7 responses to “Leader wanted: Courage required”

  1. mm Jonita Fair-Payton says:

    Hi Kim,

    I really enjoyed reading your post. It provided a different perspective of the book. I was not able to focus on her writing on courage as I was sifting through my own leadership challenges and seeking our solutions specific to them. I was struck by this statement that you shared, ““Self-examination demands brutal honesty and an ability to face one’s fears…. It takes courage to look at what lies behind our fears and to understand what causes them… It means working with one’s fear not denying it, avoiding it, or suppressing it. Courage means facing one’s fears head-on.” YES!!!! I needed this exact message at this exact time. Thank you.

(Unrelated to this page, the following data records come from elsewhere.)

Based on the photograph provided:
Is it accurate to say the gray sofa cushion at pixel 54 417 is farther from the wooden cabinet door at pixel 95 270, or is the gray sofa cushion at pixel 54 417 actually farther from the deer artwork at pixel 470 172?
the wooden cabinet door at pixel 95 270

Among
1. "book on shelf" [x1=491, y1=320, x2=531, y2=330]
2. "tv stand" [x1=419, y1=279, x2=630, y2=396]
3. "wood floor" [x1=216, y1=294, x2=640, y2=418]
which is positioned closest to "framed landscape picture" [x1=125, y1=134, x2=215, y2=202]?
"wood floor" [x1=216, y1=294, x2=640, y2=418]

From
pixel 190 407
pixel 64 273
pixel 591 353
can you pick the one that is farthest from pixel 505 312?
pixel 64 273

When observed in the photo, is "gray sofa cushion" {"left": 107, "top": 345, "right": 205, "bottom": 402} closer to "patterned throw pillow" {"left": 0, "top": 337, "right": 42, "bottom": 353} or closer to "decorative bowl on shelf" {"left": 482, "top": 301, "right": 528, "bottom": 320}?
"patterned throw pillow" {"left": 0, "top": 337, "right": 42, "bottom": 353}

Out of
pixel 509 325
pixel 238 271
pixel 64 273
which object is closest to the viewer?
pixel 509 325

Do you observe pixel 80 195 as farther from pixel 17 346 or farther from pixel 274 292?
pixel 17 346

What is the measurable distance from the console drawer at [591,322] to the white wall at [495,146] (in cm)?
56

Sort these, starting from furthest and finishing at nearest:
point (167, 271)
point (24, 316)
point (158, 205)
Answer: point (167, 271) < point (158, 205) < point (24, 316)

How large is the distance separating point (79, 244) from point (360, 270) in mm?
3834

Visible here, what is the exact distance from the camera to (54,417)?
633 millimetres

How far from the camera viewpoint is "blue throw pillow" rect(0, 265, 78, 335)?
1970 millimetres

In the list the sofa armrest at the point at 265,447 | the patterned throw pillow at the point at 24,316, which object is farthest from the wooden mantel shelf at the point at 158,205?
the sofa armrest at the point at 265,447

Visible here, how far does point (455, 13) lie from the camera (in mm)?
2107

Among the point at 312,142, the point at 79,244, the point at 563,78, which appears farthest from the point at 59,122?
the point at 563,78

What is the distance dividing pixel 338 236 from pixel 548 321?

  2. mm Russell Chun says:

    Lest we forget, it takes courage to leave ones country and to head off to a bastion of Atheism (France). Courage, plus tremendous love for those that your are ministering too. You one of my Heroes of Faith….

    What follows is a prayer request…

    Today Stephanie Flohr age 70 arrived in Odesa (Одеса) Ukraine. She will minister to widows and seniors (Stephanie lost her husband 3 years ago). I asked her if she had purchased her body armor and she said she has Ephesians 6. Wow.

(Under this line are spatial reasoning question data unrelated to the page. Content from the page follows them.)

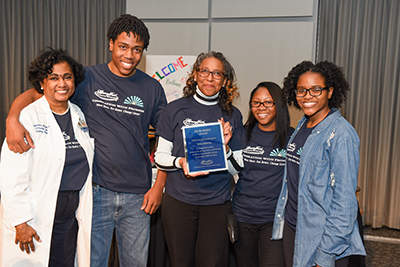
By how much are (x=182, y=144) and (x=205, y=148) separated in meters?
0.18

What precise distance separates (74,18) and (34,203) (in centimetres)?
453

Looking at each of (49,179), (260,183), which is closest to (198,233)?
(260,183)

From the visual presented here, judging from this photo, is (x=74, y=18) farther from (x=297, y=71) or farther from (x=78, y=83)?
(x=297, y=71)

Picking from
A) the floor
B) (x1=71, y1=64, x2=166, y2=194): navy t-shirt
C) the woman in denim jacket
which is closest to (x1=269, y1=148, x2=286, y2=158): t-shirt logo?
the woman in denim jacket

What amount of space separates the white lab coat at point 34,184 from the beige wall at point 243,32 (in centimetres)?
350

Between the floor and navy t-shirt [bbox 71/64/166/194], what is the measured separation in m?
2.87

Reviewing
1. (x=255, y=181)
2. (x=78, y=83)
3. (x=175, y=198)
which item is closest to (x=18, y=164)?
(x=78, y=83)

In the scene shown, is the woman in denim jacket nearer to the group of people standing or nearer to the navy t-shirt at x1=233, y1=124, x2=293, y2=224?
the group of people standing

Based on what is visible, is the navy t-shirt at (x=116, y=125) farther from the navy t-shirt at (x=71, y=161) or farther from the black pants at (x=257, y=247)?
the black pants at (x=257, y=247)

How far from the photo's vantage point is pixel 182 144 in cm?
195

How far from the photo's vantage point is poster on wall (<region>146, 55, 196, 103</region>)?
4434 millimetres

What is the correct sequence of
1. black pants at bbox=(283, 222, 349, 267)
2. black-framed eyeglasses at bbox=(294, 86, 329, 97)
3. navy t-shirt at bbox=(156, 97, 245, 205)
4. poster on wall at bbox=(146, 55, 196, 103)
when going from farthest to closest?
1. poster on wall at bbox=(146, 55, 196, 103)
2. navy t-shirt at bbox=(156, 97, 245, 205)
3. black pants at bbox=(283, 222, 349, 267)
4. black-framed eyeglasses at bbox=(294, 86, 329, 97)

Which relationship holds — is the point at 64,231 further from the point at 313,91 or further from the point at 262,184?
the point at 313,91

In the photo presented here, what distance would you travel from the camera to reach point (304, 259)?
5.29 ft
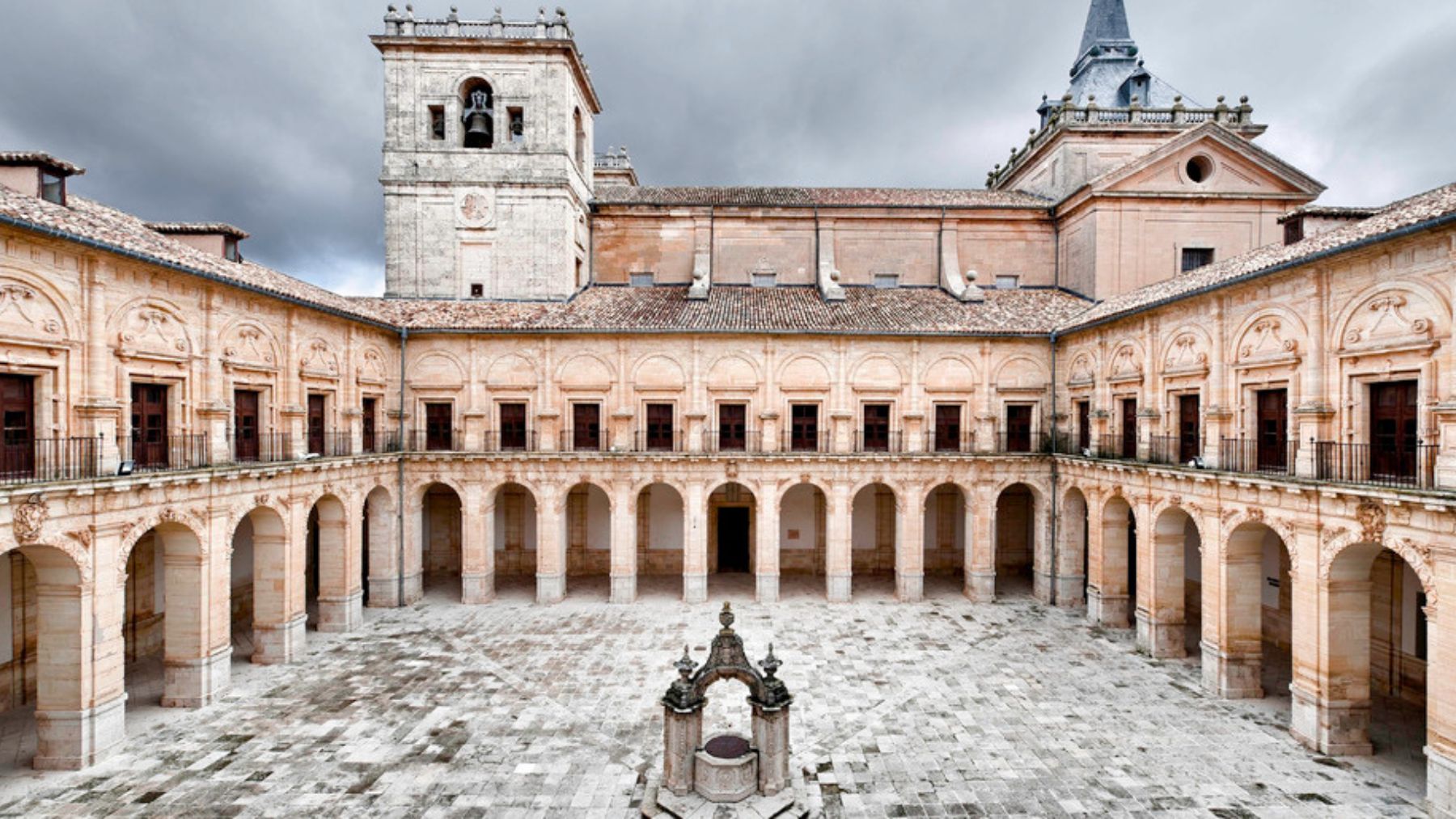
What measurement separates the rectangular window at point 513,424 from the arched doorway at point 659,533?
5258 mm

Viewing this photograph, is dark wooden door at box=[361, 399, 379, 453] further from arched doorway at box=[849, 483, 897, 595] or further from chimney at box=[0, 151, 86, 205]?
arched doorway at box=[849, 483, 897, 595]

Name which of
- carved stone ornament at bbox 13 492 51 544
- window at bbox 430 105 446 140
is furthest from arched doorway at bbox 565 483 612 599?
carved stone ornament at bbox 13 492 51 544

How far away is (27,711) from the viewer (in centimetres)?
1388

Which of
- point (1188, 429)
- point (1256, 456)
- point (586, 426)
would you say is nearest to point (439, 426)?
point (586, 426)

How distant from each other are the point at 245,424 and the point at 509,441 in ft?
25.0

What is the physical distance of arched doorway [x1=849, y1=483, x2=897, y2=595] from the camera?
84.8 ft

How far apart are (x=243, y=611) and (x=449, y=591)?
19.1 ft

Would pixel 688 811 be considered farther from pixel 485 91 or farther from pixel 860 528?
pixel 485 91

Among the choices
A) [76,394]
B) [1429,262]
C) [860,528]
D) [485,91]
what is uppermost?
[485,91]

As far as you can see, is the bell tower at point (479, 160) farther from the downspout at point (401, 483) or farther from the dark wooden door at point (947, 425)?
the dark wooden door at point (947, 425)

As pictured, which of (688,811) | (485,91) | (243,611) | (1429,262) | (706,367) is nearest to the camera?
(688,811)

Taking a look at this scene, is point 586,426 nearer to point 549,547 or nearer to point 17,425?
point 549,547

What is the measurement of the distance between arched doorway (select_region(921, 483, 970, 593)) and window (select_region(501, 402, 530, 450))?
50.0 ft

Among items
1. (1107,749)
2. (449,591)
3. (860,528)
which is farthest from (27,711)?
(860,528)
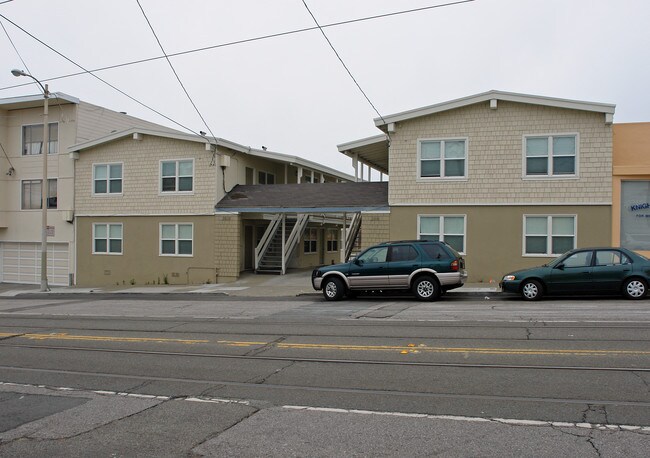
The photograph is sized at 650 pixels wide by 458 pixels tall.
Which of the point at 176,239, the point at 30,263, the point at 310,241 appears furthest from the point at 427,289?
the point at 30,263

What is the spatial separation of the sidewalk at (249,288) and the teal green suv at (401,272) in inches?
86.1

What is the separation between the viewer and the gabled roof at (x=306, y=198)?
22.9m

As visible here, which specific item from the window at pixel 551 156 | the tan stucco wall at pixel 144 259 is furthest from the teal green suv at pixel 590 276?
the tan stucco wall at pixel 144 259

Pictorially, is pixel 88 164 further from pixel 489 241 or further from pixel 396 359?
pixel 396 359

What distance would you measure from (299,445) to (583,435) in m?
2.55

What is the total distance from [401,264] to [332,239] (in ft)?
67.3

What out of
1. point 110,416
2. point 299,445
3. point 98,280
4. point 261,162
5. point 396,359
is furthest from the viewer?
point 261,162

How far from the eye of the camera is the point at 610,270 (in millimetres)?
14891

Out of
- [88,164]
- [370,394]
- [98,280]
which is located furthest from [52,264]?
[370,394]

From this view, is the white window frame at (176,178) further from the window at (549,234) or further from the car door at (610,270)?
the car door at (610,270)

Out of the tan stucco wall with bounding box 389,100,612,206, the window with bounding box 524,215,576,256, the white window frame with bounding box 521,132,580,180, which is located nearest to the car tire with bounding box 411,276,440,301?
the tan stucco wall with bounding box 389,100,612,206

    Nate Gerber leaves 9 Feb. First to GoodSports Slovakia (Prievidze) then through Poland, to Lyviv where I have asked him to attend a Ukrainian Sports Conference. Then Kharkiv to work with Redemption Church initially to deliver food (Samaritans purse) to elderly in three villages. Too old to move, these folk on the border with Russia are in survival mode. Moving however is something to hard to contemplate.

    On Saturday I speak to Penuel (where Jacob wrestled with God), they have 300 children and need another field.

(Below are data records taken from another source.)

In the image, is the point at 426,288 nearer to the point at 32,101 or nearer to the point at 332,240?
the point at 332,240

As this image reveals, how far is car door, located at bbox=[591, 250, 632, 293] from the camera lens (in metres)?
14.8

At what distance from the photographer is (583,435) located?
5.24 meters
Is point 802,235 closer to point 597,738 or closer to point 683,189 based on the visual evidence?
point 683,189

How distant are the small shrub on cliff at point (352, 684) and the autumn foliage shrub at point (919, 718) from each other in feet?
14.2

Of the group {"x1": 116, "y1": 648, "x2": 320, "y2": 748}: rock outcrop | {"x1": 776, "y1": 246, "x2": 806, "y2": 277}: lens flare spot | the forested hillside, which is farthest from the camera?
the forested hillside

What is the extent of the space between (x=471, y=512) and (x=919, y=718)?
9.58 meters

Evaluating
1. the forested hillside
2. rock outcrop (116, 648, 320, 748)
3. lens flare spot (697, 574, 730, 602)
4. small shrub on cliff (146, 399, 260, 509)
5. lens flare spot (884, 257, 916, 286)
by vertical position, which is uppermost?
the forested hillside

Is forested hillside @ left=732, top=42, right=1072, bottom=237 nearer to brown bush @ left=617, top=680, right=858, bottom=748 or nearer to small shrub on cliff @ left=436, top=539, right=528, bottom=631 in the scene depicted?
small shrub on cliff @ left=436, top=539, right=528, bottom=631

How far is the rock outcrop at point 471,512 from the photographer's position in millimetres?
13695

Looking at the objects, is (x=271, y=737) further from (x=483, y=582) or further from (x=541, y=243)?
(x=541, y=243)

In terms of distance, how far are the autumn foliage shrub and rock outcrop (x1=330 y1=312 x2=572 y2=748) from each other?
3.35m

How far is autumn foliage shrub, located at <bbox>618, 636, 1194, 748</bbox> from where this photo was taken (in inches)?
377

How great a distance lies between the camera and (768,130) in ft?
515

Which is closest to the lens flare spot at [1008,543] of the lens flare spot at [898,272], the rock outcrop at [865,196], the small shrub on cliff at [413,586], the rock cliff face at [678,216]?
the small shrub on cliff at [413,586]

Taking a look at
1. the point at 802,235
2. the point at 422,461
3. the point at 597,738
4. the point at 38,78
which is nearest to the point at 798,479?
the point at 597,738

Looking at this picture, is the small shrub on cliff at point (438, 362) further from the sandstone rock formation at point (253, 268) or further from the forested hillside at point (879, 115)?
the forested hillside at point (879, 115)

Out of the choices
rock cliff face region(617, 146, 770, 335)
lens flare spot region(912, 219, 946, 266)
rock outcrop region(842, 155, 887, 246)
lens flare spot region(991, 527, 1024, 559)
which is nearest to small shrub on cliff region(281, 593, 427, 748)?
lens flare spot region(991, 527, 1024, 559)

    When I look at all of the Leadership resources we cover I wonder how they could help me “lead” in these circumstances in Ukraine?

    Моє лідерство зараз перевіряється. Батьку, дай мені мудрість. (My leadership is being tested now. Father, give me wisdom.)


  3. mm Pam Lau says:

    Thank you, Kim, for asking the question: When have you seen courageous leadership that made a positive impact?

    I work with several leaders who serve in Christian higher education who face daily the pressures of the world to change the mission of the university. Three leaders in particular come to mind when I hear about how they are living and leading with the tensions of LGBTQPlus communities. This blog is not a place to expand on the tensions and the challenges they face. However, I can attest to the fact that the most courageous stay in honest dialogue, risk their reputations, feel uncertain about the future, set their egos aside, and pray to God fervently for wisdom.

  4. mm Dinka Utomo says:

    Hi Kim!

    Your article is very interesting because it places an important emphasis on the aspect of courage in leadership. This is an insightful perspective.

    In the context of your ministry, what things or situations require the most aspects of courage in your role as both a servant and a leader?

  5. Jennifer Vernam says:

    Hi Kim-

    My first thought when I read your question about where I have seen courageous leadership was actually back to leaders that I had 18-20 years ago that first created a space for me to be authentic and transparent. I had come from an environment that reinforced an “us vs. them” mentality. I will probably never forget when I realized that the new order was one of transparency and openness. What a breath of fresh air that was for me!

    Thanks for the question.

  6. Whoa! I felt that post! Thank you for your amazing writing style. I love your humble intelligence! How is the rector and associate rector doing? Are they still ministering?

  7. mm Jana Dluehosh says:

    Ethical leadership! Courageous Leadership. I think about our cohort in your question of courageous leadership. I think it took a lot of courage to lead the church in America during pandemic. Standing up with their own convictions while keeping their congregation in mind was a huge challenge. thanks for your post!